Our results need to be considered in light of certain limitations. First, we used illness severity groups derived from cross-sectional data as a proxy for the illness severity continuum as referred to in the staging model. As such, the current findings do not inform on within person processes of increasing illness severity over time. This would require data with sufficient time points per person (>100), which is not yet available. Future studies with empirical data on individuals that move through different severity levels are necessary for the longitudinal clinical staging perspective. Note however that longitudinal investigations addressing the current research question may involve other limitations, such as whether a general clinical staging model holds for all psychiatric diagnoses or whether disorder specific within-person staging models need to be investigated. A second limitation is that although the CIDI assesses a wide spectrum of psychiatric diagnoses, it does not assess the diagnoses autism spectrum disorder (ASD) and psychosis. Individuals with these diagnoses may therefore have ended up in the wrong severity group. Third, groups were of different sizes. Although sample size influences network sparsity20, it is unclear to what extent this has affected our results (i.e., one of the smallest group had most estimated edges).

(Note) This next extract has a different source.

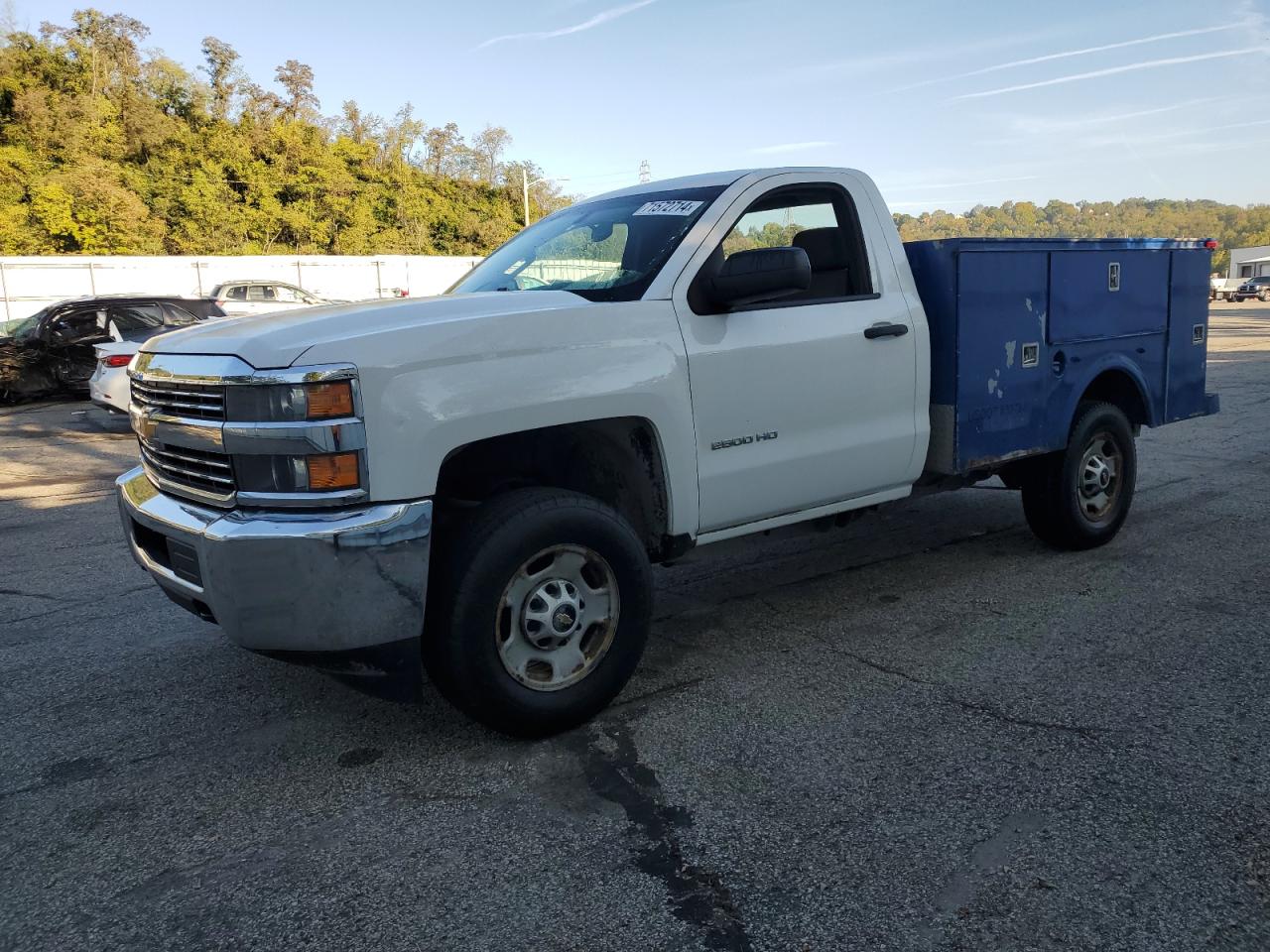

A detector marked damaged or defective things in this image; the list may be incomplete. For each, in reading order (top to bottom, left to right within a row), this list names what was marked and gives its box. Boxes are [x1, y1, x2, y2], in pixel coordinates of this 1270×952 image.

crack in pavement [561, 726, 746, 949]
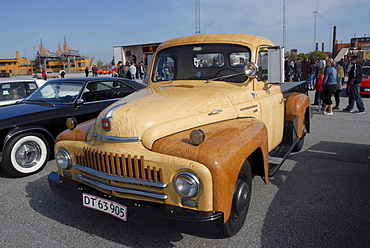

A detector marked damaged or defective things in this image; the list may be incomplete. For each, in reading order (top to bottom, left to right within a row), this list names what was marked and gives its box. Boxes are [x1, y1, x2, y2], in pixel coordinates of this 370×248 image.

rust patina on truck body [47, 34, 310, 237]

A more general limitation of network studies is that the network structure is dependent on the number and type of nodes (and thus the questionnaires measuring these) that are included in the network. Simultaneously, the number of nodes that can be included is restricted by the fact that parameters increase rapidly with every additional node, which reduces statistical power. By modeling symptom domains rather than single symptoms, we tried to optimize the balance between the number of nodes in the network and the range of constructs covered. Additionally, using broader constructs such as symptom domains has been recommended as one approach to improve measurement of symptoms in psychopathology networks41. Finally, it allowed making the prevalences of the domains comparable across groups. Practical reasons such as some problem domains being too rare (e.g., panic, suicidal ideation) or not adequately assessed within the ASR (e.g., positive psychotic symptoms, obsessive-compulsive symptoms, mania) meant that not all domains could function as nodes in the network. Although some domains were thus not included, the chosen domains and current transdiagnostic approach were highly comprehensive as compared to previous network analyses considering a narrow range of comorbid disorders34. Nonetheless, future studies need to corroborate our findings by including an even wider range of symptoms and disorders.

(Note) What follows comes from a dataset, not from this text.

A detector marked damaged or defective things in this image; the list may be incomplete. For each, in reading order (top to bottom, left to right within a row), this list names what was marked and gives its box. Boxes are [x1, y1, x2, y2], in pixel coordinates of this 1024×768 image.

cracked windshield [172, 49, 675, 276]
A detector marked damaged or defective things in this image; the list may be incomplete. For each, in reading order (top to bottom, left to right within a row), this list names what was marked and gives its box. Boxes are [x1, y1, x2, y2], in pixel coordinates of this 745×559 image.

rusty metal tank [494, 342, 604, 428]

To conclude, the current study compared four frequently observed psychopathology severity groups in terms of the interrelations between symptom domains to investigate whether mild psychopathology manifests as less specific than more severe psychopathology. In four groups with increasing illness severity, we observed a rather consistent structure of symptom domain clustering which was invariant in global strength and in which we observed a distinct prototypical ADHD symptom domain cluster and a mood/anxiety domain cluster. Our findings suggest that subthreshold psychopathology does not manifest as less specific than more severe psychopathology.